The Role of Insurance in Risk Management-

Suppose a person builds a luxurious house by spending a major part of his earnings. After some time, there is an earthquake or flood in that area. Due to which his house gets destroyed. Imagine such a scenario, will the person be able to bear the loss of the house?


In the same way, one day suddenly a person comes to know that he has got a major disease. The cost of whose treatment is out of his budget. Think about what will be the condition of such a person.


All the examples given above and don't know how many such examples can be there which can cause you unbearable loss. Such unforeseen events can bankrupt a person or organization.


All such Risks can be managed with the help of Insurance. Insurance, as per its terms, helps in protecting an individual or entity from financial losses due to unforeseen events.





How does insurance manage your risk?

The insurance company actually divides the same type of risk among many people and from among so many people, it gives financial help to whoever is exposed to the risk.


Let us understand our point with an example. Suppose you buy insurance of ₹ 5 lakh during a trip. So for this insurance you have to pay some premium. Others like you also buy travel insurance of ₹ 5 lakh. In this way, a huge amount gets accumulated with the insurance company.


Some people who die after the end of the journey. The insurance company pays him ₹ 5 lakh. That is, the insurance company provides insurance benefits by sharing the risk of one person with many others.

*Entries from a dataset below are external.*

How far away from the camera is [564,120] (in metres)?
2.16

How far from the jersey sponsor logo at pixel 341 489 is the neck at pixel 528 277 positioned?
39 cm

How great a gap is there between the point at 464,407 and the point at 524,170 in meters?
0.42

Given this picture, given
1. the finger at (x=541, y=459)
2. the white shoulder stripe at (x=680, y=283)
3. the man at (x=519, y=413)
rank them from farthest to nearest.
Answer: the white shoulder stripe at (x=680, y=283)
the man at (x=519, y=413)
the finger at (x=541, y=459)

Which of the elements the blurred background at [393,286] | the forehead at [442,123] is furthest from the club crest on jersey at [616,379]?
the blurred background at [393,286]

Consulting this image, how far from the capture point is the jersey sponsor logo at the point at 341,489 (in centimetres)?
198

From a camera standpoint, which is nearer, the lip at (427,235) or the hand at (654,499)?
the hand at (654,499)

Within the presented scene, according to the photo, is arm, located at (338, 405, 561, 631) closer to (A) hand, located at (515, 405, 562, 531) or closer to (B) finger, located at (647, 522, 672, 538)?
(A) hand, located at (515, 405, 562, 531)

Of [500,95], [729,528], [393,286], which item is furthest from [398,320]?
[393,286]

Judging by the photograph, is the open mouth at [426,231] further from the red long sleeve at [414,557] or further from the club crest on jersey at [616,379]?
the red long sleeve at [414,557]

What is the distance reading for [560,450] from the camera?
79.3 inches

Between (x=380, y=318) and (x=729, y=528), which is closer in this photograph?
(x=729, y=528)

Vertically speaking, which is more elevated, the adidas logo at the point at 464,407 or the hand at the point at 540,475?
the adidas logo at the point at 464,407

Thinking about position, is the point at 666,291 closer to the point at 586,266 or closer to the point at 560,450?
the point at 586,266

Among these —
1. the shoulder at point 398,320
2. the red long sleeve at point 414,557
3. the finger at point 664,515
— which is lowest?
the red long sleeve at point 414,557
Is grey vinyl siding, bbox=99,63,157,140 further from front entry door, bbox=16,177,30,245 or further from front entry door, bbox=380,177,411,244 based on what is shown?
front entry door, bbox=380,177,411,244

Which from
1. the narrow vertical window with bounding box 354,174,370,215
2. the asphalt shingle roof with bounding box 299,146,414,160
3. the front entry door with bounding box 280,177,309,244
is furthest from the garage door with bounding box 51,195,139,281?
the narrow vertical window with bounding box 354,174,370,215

Benefits of Risk Management and Insurance-

There are many benefits of risk management and insurance, some of them are as follows:


  1. Financial losses due to unforeseen events can be compensated.
  2. A person's self-confidence increases and he feels peace of mind.
  3. Better ability to manage risk and make informed decisions is developed.
  4. Better financial stability and security prevails.
  5. There is less exposure to risks and potential liabilities.

Download File:

If you are a Life Insurance Agent and you want to educate your customers about the importance of Risk Management and Insurance, you can download the files given below. All these files are provided for your personal use only.


You can use all these files after downloading button given below. However, before using our files, you should read their terms and conditions file carefully. The term and condition file is given in the download folder in PDF format.


Risk Management and Insurance File 20.6 MB

Conclusion-

Risk management is an important component of insurance, and involves identifying, assessing, and managing risks. Insurance is an essential tool for managing risks and protecting individuals and organizations against financial loss from unforeseen events. Effective risk management and insurance can provide many benefits, due to which one is filled with confidence and feels peace of mind.